NIINDO.COM ,COVID 19 – Menteri Kesehatan Jepang Goto Shigeyuki mengisyaratkan bahwa pemerintah kemungkinan tengah mempertimbangkan untuk memperluas pengecualian isolasi mandiri COVID-19 ke seluruh negeri. Pengecualian ini sebelumnya diberlakukan bagi staf fasilitas perawatan lansia di Provinsi Okinawa.
Kementerian Kesehatan sebelumnya bulan ini memperpendek masa isolasi mandiri, dari 14 hari menjadi 10 hari, bagi orang-orang yang melakukan kontak dekat dengan mereka yang tertular COVID-19. Kementerian memberikan otoritas kepada pemerintah setempat untuk mempersingkat masa isolasi mandiri bagi para pekerja esensial, termasuk petugas kepolisian dan pemadam kebakaran, yang dinyatakan negatif pada hari keenam.

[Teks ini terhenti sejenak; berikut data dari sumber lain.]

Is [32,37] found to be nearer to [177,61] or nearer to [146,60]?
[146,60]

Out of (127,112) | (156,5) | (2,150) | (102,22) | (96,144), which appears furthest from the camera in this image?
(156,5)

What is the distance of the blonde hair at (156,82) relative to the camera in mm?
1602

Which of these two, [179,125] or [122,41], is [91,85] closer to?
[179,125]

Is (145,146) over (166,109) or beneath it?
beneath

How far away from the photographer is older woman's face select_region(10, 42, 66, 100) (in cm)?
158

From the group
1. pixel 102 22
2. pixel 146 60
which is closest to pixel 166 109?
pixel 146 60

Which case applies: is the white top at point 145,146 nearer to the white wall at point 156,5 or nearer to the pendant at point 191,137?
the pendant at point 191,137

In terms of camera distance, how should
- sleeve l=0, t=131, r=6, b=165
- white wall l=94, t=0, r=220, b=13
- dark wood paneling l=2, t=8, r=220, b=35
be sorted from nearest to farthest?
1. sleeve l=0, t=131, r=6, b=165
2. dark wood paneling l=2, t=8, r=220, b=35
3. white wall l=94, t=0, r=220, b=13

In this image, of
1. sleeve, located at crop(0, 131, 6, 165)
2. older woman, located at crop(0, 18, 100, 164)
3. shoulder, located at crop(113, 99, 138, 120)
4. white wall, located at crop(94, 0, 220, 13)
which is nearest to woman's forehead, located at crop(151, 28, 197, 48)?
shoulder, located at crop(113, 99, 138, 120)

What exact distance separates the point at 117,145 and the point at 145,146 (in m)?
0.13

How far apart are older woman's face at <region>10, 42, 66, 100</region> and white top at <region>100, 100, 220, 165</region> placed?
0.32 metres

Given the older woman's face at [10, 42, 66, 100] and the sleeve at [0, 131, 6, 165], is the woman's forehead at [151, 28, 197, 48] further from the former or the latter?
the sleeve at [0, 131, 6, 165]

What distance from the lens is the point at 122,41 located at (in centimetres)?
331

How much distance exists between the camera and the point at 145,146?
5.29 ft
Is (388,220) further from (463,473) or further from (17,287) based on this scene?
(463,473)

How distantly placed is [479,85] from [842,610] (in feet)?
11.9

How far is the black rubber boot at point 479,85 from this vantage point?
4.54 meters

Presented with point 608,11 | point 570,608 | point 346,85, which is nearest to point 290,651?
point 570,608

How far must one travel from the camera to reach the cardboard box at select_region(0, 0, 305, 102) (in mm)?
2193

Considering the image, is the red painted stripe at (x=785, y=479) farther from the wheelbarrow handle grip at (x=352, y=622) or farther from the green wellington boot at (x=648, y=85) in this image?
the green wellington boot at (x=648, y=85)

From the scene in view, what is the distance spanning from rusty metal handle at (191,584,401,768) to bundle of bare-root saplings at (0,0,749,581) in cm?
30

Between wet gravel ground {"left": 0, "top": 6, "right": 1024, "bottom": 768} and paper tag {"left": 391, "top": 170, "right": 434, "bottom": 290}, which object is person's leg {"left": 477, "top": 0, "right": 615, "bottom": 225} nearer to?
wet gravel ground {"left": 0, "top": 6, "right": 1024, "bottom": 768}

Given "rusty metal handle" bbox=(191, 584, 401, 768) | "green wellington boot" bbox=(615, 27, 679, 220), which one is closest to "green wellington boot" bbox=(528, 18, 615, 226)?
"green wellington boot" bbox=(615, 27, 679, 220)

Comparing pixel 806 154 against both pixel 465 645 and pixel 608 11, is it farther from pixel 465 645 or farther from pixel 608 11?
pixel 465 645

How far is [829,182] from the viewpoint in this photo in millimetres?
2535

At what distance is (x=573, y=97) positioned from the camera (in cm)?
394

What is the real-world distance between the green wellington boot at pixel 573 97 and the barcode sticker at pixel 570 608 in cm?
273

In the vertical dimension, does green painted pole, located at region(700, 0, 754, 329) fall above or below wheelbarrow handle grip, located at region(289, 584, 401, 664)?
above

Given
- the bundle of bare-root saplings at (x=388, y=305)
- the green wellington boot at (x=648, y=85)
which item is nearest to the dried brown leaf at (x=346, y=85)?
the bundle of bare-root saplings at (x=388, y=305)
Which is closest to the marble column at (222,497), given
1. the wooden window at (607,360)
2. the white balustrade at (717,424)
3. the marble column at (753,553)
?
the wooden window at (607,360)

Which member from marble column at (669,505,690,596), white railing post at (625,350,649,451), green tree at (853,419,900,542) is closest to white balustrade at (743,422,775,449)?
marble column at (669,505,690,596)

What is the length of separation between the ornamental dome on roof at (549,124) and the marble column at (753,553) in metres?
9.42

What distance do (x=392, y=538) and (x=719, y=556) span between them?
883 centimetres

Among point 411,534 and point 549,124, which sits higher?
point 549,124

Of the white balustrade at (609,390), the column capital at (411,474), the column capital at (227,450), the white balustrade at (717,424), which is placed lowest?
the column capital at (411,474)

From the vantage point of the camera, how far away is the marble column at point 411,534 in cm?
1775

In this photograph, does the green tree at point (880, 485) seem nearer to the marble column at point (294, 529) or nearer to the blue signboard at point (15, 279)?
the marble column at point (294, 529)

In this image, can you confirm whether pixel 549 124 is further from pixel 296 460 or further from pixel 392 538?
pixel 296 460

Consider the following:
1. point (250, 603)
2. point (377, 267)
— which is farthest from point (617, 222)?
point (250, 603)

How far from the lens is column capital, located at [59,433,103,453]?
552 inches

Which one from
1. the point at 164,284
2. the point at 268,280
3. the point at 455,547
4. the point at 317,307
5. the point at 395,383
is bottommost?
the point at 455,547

Sebagai langkah khusus, pemerintah juga mengizinkan tenaga medis di seluruh Jepang dan perawat lansia di panti-panti jompo di Provinsi Okinawa untuk kembali bekerja jika hasil tes virus koronanya negatif. Provinsi Okinawa terkena dampak parah penularan.
Goto mengisyaratkan pada Selasa (25/01/2022) bahwa pemerintah kemungkinan akan membahas pemberlakuan masa isolasi mandiri yang lebih pendek bagi staf fasilitas perawatan lansia di provinsi-provinsi lainnya.
Ia mengatakan bahwa sejauh ini, pemerintah memfokuskan pada upaya meminimalisasi risiko penularan. Namun, pemerintah mungkin akan mulai mempertimbangkan langkah-langkah untuk menyeimbangkan berjalannya fungsi masyarakat dengan pencegahan penularan.